## Task objective
Pick out and copy every line in the items below that contains the word "large". Case matters.

## Material to process
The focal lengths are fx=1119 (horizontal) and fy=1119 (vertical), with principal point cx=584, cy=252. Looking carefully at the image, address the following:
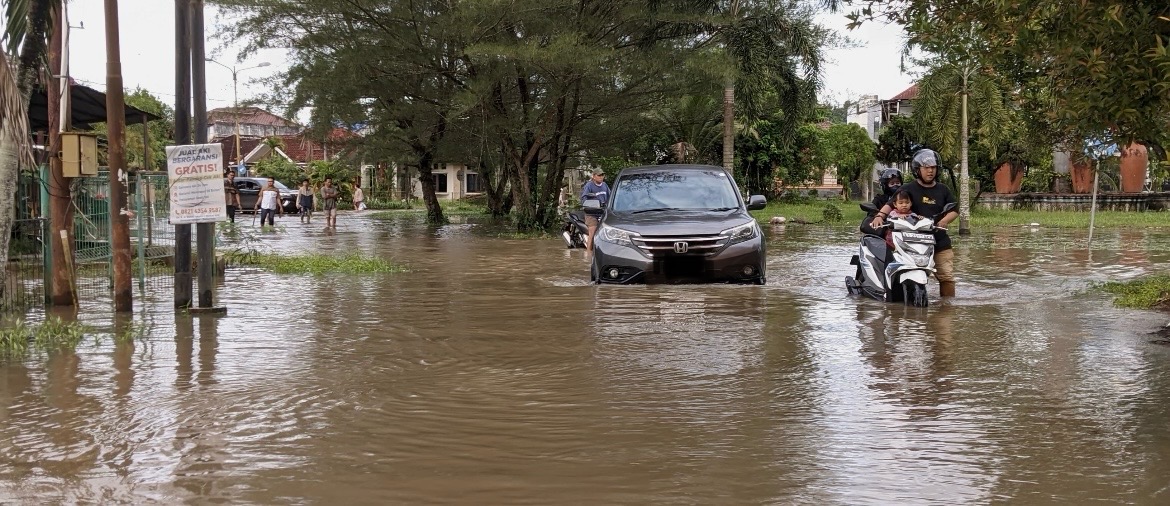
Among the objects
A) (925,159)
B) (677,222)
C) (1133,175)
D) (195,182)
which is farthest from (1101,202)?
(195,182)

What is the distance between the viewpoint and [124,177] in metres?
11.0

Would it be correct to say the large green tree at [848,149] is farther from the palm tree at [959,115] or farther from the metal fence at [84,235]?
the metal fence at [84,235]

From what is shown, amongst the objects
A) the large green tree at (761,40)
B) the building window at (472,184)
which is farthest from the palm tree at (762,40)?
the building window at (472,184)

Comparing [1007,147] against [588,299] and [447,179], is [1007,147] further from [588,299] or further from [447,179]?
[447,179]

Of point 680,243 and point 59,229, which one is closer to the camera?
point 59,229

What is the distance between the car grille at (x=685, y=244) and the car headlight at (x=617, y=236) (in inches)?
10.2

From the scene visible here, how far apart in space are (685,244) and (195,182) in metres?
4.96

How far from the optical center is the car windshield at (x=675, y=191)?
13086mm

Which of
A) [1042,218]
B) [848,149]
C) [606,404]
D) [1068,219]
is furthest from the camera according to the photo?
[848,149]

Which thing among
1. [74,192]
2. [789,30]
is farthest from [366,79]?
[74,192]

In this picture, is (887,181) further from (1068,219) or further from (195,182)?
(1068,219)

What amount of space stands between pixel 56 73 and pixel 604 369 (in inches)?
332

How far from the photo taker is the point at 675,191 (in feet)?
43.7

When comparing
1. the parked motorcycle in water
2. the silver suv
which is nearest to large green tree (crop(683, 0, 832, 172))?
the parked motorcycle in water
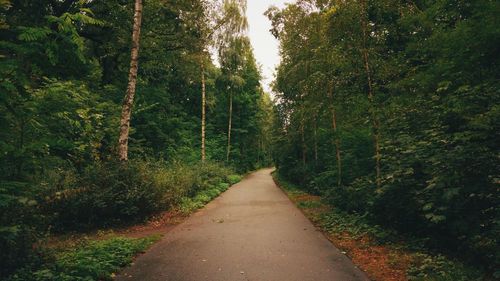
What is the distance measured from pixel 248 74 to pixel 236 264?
* * *
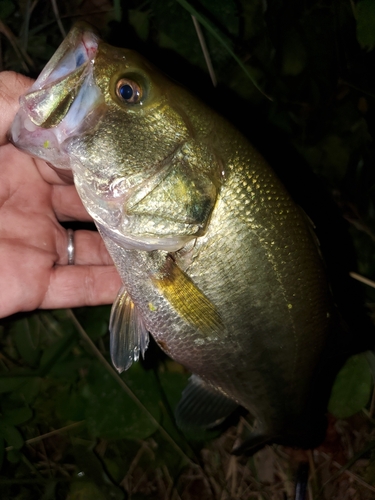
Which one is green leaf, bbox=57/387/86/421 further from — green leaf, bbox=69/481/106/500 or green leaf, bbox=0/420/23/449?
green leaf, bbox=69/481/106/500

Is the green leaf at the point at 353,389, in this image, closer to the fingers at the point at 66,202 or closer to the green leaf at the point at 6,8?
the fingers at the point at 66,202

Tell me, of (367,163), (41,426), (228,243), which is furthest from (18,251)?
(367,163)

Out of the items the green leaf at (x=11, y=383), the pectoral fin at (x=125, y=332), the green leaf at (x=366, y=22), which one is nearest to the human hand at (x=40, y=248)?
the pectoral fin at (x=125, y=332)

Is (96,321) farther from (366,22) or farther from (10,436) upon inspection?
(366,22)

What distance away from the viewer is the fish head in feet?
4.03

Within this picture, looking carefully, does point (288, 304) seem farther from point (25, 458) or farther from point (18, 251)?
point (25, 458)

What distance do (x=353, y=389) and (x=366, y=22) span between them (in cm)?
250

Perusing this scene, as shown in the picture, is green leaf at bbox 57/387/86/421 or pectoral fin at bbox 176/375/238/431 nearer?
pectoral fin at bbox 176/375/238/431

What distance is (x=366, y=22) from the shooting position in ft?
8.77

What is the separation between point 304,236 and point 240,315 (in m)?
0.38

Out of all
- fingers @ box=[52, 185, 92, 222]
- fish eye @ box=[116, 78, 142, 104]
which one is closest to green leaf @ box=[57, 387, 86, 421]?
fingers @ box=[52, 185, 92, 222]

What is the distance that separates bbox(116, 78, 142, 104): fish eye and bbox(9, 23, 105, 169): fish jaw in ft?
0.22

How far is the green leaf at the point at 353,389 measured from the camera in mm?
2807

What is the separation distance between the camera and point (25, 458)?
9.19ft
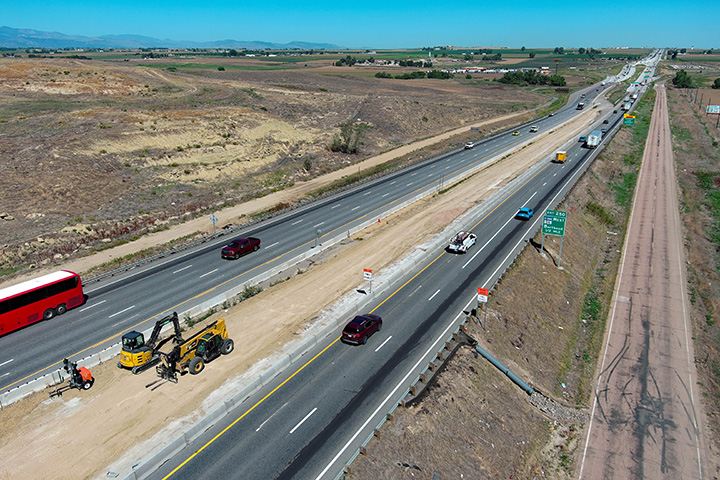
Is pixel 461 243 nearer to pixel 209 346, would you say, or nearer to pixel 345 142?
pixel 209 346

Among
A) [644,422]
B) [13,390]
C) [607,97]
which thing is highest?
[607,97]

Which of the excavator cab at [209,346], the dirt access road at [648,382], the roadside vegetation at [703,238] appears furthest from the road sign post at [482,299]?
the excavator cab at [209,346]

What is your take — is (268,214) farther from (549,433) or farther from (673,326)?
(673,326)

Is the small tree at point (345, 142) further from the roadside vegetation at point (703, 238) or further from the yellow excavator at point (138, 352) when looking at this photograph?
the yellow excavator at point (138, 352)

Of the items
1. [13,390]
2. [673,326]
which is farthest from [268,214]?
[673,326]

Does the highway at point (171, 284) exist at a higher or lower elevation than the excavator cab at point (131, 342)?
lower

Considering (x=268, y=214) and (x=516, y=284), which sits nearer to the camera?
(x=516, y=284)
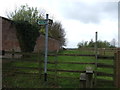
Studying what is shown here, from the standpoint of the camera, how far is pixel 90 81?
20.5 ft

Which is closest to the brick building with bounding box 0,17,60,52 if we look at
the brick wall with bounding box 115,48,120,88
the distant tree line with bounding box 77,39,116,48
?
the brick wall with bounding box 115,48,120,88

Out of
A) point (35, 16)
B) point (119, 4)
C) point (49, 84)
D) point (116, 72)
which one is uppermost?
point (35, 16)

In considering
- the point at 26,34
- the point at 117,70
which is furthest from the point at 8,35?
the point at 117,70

## Full answer
Would it be correct to say the large green tree at [848,149] is farther from the palm tree at [959,115] or farther from the metal fence at [84,235]?
A) the large green tree at (761,40)
which is nearest to large green tree (crop(683, 0, 832, 172))?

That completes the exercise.